This section outlines considerations for some known transport mechanisms that are worth highlighting as potentially useful with multicast QUIC.

12.3.1. HTTP/3 Server Push

HTTP/3 Server Push is defined in Section 4.6 of [RFC9114].

Server push is a good use case for multicast transport because the same data can be pushed to many different receivers on a multicast channel. Applications designed to work well with server push can leverage multicast QUIC very effectively with only a few extra considerations.

A QUIC connection using HTTP/3 can use multicast channels to deliver server-initiated streams that implement HTTP/3 Server Push.

Applications expecting to use server push with multicast SHOULD use a high MAX_PUSH_ID in order to work with channels that have been active for a long time already when the connection is first established. Servers SHOULD NOT allow clients to remain joined to channels if their MAX_PUSH_ID will be exceeded by push streams that are to be sent imminently.

If a client receives data from a push ID that exceeds its MAX_PUSH_ID causing an H3_ID_ERROR on a multicast channel, it SHOULD leave the channel with reason 0x1000108 (computed by adding the H3_ID_ERROR value 0x0108 to the Application-defined Reason start value 0x1000000). This SHOULD NOT cause a close of the whole connection but MAY cause a stream error and reset of the stream.

TODO: flesh out this principle for application-level error code assignment in general for known error code values, and specifically all HTTP/3 ones? (Or is there a better approach?)

12.3.2. HTTP/3 WebTransport Streams

WebTransport over HTTP/3 is defined in [I-D.draft-ietf-webtrans-http3].

Popular data that can be sent with server-initiated streams and carried over WebTransport is a good use cases for multicast transport because the same server-to-client data can be pushed to many different receivers on a multicast channel.

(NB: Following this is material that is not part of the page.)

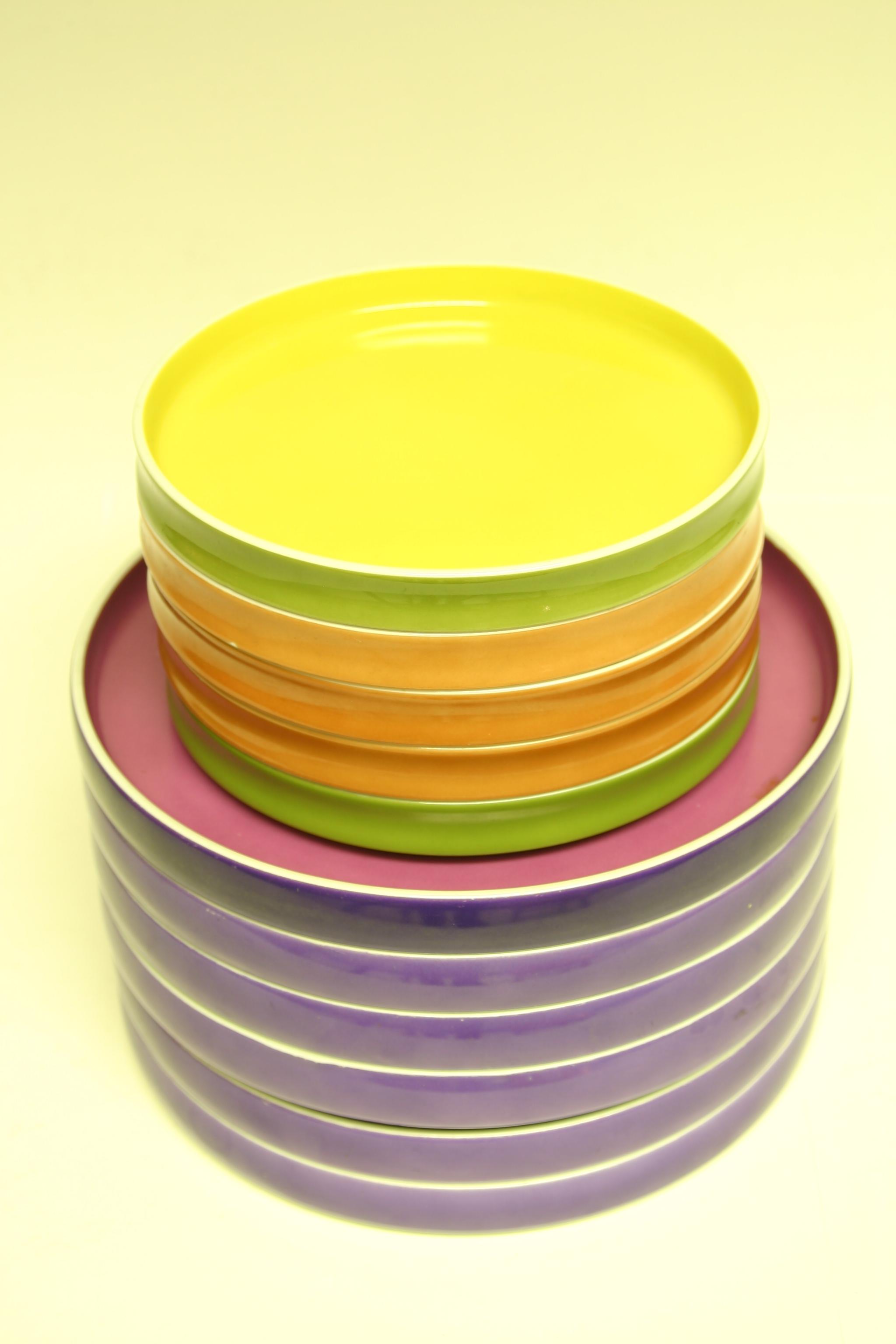 Stacking plates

A QUIC connection using HTTP/3 and WebTransport can use multicast channels to deliver WebTransport server-initiated streams.

However, because the WebTransport Session ID is a client-specific value, the bytes that carry the WebTransport Session ID value within the stream would need to be carried over unicast, since it's not the same for different clients.

For this situation, note that the Session ID is a variable length integer, and that a variable length integer can be encoded in any size that's big enough to hold it. In particular, it's possible to use the largest size of any Session IDs of any of the WebTransport sessions of any clients (or 8 octets, the maximum size for a variable length integer), and that all clients receiving stream data on a channel will need to use the same size for the Session ID so that the rest of the stream data will be at the same offset for every client.

12.3.3. Datagrams

DATAGRAM frames ([RFC9221]) can be carried in multicast channels, and can be a good way to deliver popular content to receivers. Doing so can align well with existing multicast UDP-based applications, since a datagram API in a QUIC application offers similar functionality to a UDP API for sending and receiving packets.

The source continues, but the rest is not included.